*FRAGMENTO DEL TEXTO*:

--------------------

Dos años de gestión del gobierno liderado por Gustavo Petro proyectan una luz de esperanza en un mundo en el que se ha asumido que todos los países, sociedades y comunidades, deben resignarse y adaptarse a la expansión del capitalismo a escala global.
Por Christian Fajardo *
Gustavo Petro lleva dos años en el poder. La prensa nacional ha contado el siguiente relato de este periodo: el primer gobierno de izquierda comenzó bien, sin embargo, su vocación de cambió hizo que los pactos, que construyó con el centro político y con los empresarios, se rompieran. El primer campanazo fue el del retiro de Alejandro Gaviria de la cartera de Educación –de ahí viene una seguidilla de remezones que acerca más a inexpertos e izquierdistas radicales que no sabrían gobernar–.
Además, según esta apuesta, sus logros han sido opacados no solo por esa presunta radicalización, sino también por los escándalos en los que está situado el Ejecutivo. Desde las presuntas irregularidades en la financiación de su campaña hasta los recientes hallazgos de corrupción en la Unidad del Riesgo, pasando, claro está, por el caso Sarabia. A esto se le pueden sumar las famosas dos columnas de María Jimena Duzán en las que acusa a Sarabia de ser la mujer más poderosa de Colombia y señala que Petro tiene adicciones que, según ella, debe hacer públicas.
Según esta perspectiva, hay algunas esperanzas en el nombramiento de Juan Fernando Cristo en la cartera del Interior que eventualmente lograría llegar a los consensos que se echaron a perder en el primer año de gobierno progresista.
Finalmente, no deja de estar el telón del fondo de la situación de Venezuela. Los ojos están puestos sobre Petro y su relación con el chavismo, siempre a la espera de señalar sus presuntas simpatías con el autoritarismo, porque, según la lectura de los sectores dominantes, que son representados por esa prensa, no hay izquierda sin autoritarismo, no hay una búsqueda de la justicia social sin acudir a la inflación y a la crisis económica, en suma, sin el desastre.
A continuación, realizo una lectura diferente, abordando una dimensión muy descuidada por estas lecturas generales. No niego la realidad de algunos de esos diagnósticos: es cierto que los centristas –como Gaviria– no lograron gobernar con Petro. Hay escándalos de corrupción imposibles de ocultar. Además, es cierto que Venezuela –y la izquierda en América Latina– atraviesa por una crisis que en todo caso hay que pensar de un modo autocrítico en la tradición de los proyectos progresistas y socialistas. Lo que quiero resaltar es que la experiencia de estos dos años del gobierno de Petro nos permite situar a la izquierda en el mundo del capitalismo contemporáneo.
Ideología y capitalismo
Para entender la reinvención de la lucha contra el capitalismo –como una nueva crítica de la economía política– que aparece en el petrismo, resulta necesario aclarar la relación intrínseca entre el capitalismo y la ideología y, para eso, traigamos el caso de Venezuela y cómo se diferencia del gobierno de Petro.

--------------------

*DATOS*:

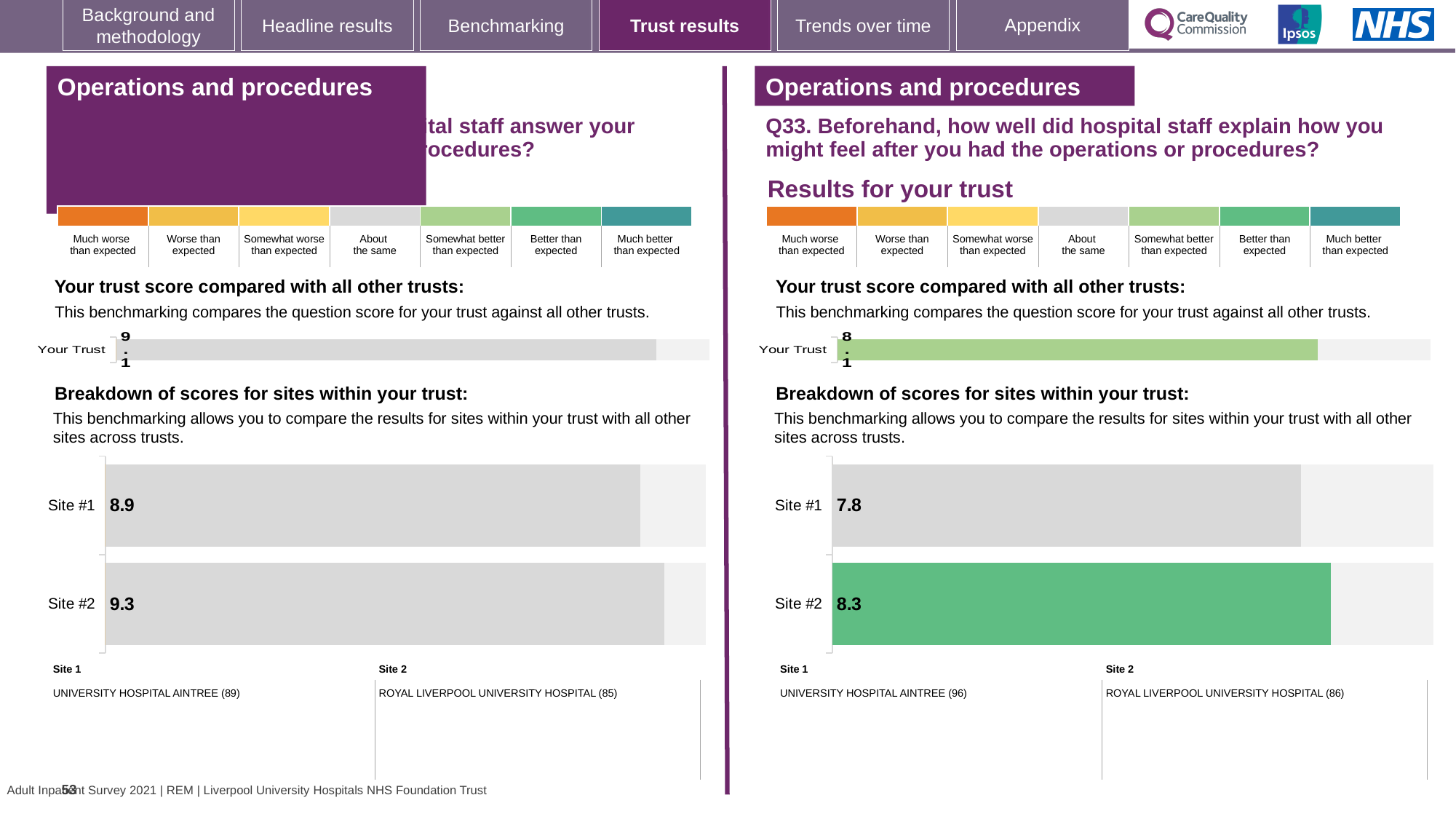
In the Q33 'Breakdown of scores for sites within your trust' chart on the right half of the slide, what is the score for Site #2? 8.3 What type of chart is used for the 'Breakdown of scores for sites within your trust' on the left half of the slide? Bar chart In the Q33 'Breakdown of scores for sites within your trust' chart on the right half of the slide, what is the score for Site #1? 7.8 In the Q33 'Breakdown of scores for sites within your trust' chart on the right half of the slide, which site has the lower score? Site #1 In the 'Your trust score compared with all other trusts' chart on the left half of the slide, what is the score for Your Trust? 9.1 How many sites are shown in the Q33 'Breakdown of scores for sites within your trust' chart on the right half of the slide? 2 In the 'Breakdown of scores for sites within your trust' chart on the left half of the slide, what is the score for Site #1? 8.9 In the Q33 'Your trust score compared with all other trusts' chart on the right half of the slide, what is the score for Your Trust? 8.1 In the Q33 'Breakdown of scores for sites within your trust' chart on the right half of the slide, what is the difference between the Site #2 and Site #1 scores? 0.5 In the 'Breakdown of scores for sites within your trust' chart on the left half of the slide, which site has the higher score? Site #2 In the 'Breakdown of scores for sites within your trust' chart on the left half of the slide, what is the difference between the Site #2 and Site #1 scores? 0.4 In the 'Breakdown of scores for sites within your trust' chart on the left half of the slide, what is the score for Site #2? 9.3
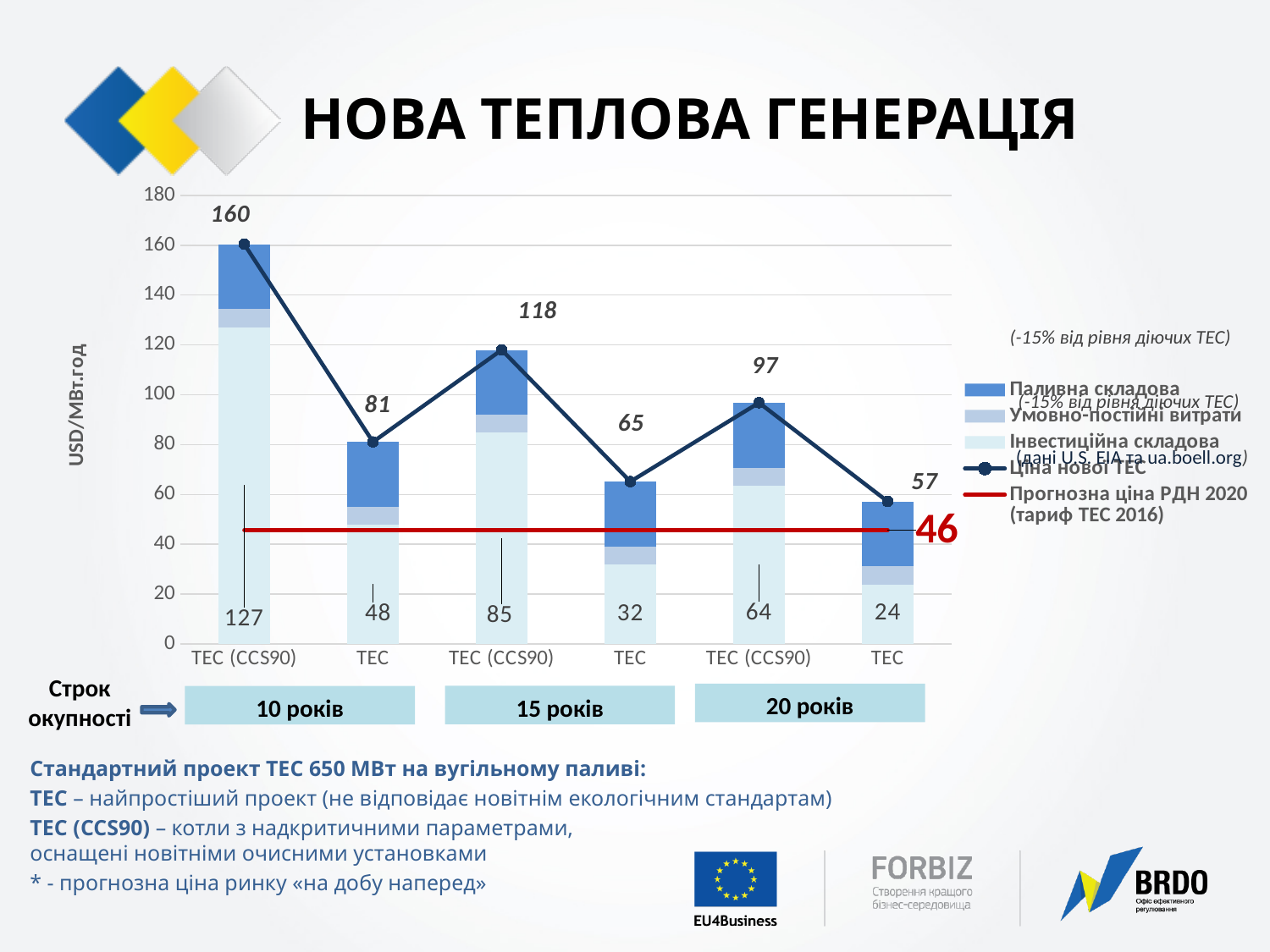
How many entries does the chart legend list? 5 What is the value of the 'Ціна нової ТЕС' line for ТЕС (CCS90) in the 10 років group? 160 What is the 'Інвестиційна складова' value for ТЕС (CCS90) in the 15 років group? 85 Which is larger: the 'Ціна нової ТЕС' value for ТЕС in the 10 років group or for ТЕС (CCS90) in the 20 років group? ТЕС (CCS90) in the 20 років group What unit is shown on the vertical axis of the chart? USD/МВт.год Which bar has the highest 'Ціна нової ТЕС' value? ТЕС (CCS90) in the 10 років group At what value is the red 'Прогнозна ціна РДН 2020 (тариф ТЕС 2016)' line drawn? 46 Which bar has the lowest 'Ціна нової ТЕС' value? ТЕС in the 20 років group What is the 'Інвестиційна складова' value for ТЕС in the 10 років group? 48 How many bars are plotted on the chart? 6 What is the difference between the 'Ціна нової ТЕС' values for ТЕС (CCS90) and ТЕС in the 15 років group? 53 What is the value of the 'Ціна нової ТЕС' line for ТЕС in the 20 років group? 57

--------------------

*QUÉ SE PIDE*: En el fragmento sobre los dos años del gobierno de Petro, ¿de qué cartera se retiró Alejandro Gaviria?

*RESPUESTA*: De la cartera de Educación.